Le strategie messe in campo per riuscire a trovare l’amato o per convolare a nozze sono una miriade nella costellazione dei piccoli paesi del nostro stivale. In Lombardia, per non rimanere senza marito, una ragazza doveva conteggiare fino a 100 uomini che portassero la barba e, così, poter conoscere l’identità del futuro pretendente guardando in uno specchio. In Liguria, al contrario, si dovevano conteggiare 20 donne in stato di gravidanza.
Nelle terre marchigiane le ragazze dormivano per tre notti consecutive con un confetto sotto il cuscino perché, in sogno premonitore, potessero capire chi sarebbe stato il pretendente. Stesso leit motiv nelle terre venete con l’unica differenza che dovevano contare per 9 sere di fila 9 stelle e, sotto il cuscino invece del confetto c’era lo specchio.
Spostandoci nel Sud Italia e, precisamente, In Puglia nella notte fra il 23 e 24 giugno (chiamata notte di S. Giovanni) le ragazze “zitelle” che desideravano avere qualche dato sul consorte interpretavano la forma assunta da piombo liquefatto e fatto cadere in un po’ d’acqua.

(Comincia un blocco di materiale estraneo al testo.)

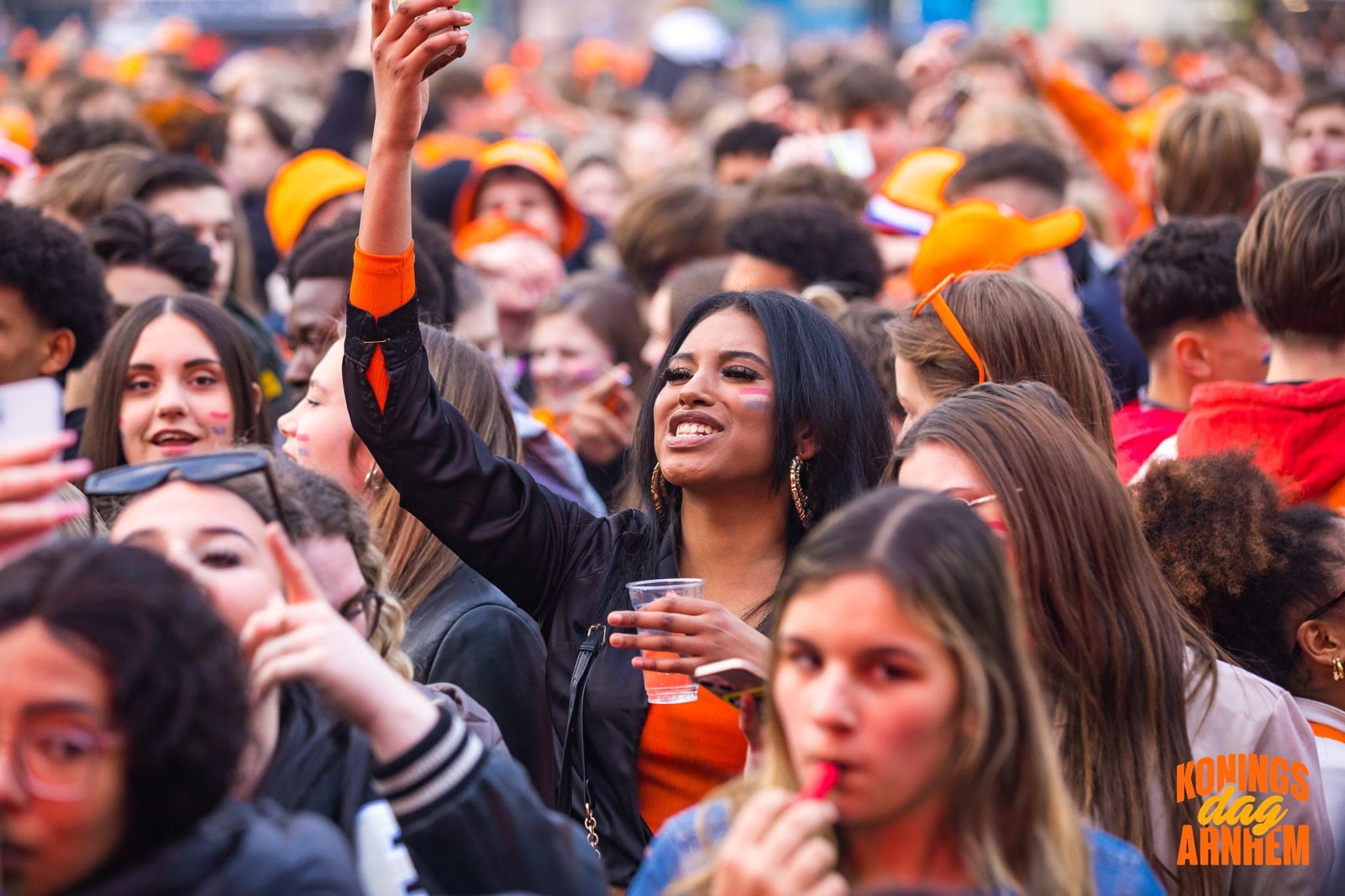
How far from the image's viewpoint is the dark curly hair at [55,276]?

Ad esempio a Milazzo il vestito è celeste e, poi la sposa non deve guardarsi allo specchio a meno che non si tolga un guanto o un orecchino; per scongiurare liti con la futura suocera la nuora le dona un rametto d’ulivo. Nelle terre sarde, al passaggio degli sposi, si fanno cadere alcuni piatti che devono rompersi per essere di buon auspicio! Mai piantare un oleandro nelle vicinanze dell’abitazione perché porta ostacoli nella strada per arrivare alle nozze, come pure mai aggiungere del vino nel bicchiere già pieno dell’ospite.
Nell’isola siciliana e in alcuni paesi dell’Italia del Sud viene apostrofata “cunzata” l’usanza di allestire il letto degli sposi, da svolgersi rigorosamente il giovedì prima del fatidico sì. Nella notte più lunga dell’anno (quella di S. Lucia), il 13 dicembre, le ragazze di Forlì usavano cucire la camicia che avrebbero poi indossato la prima notte di nozze.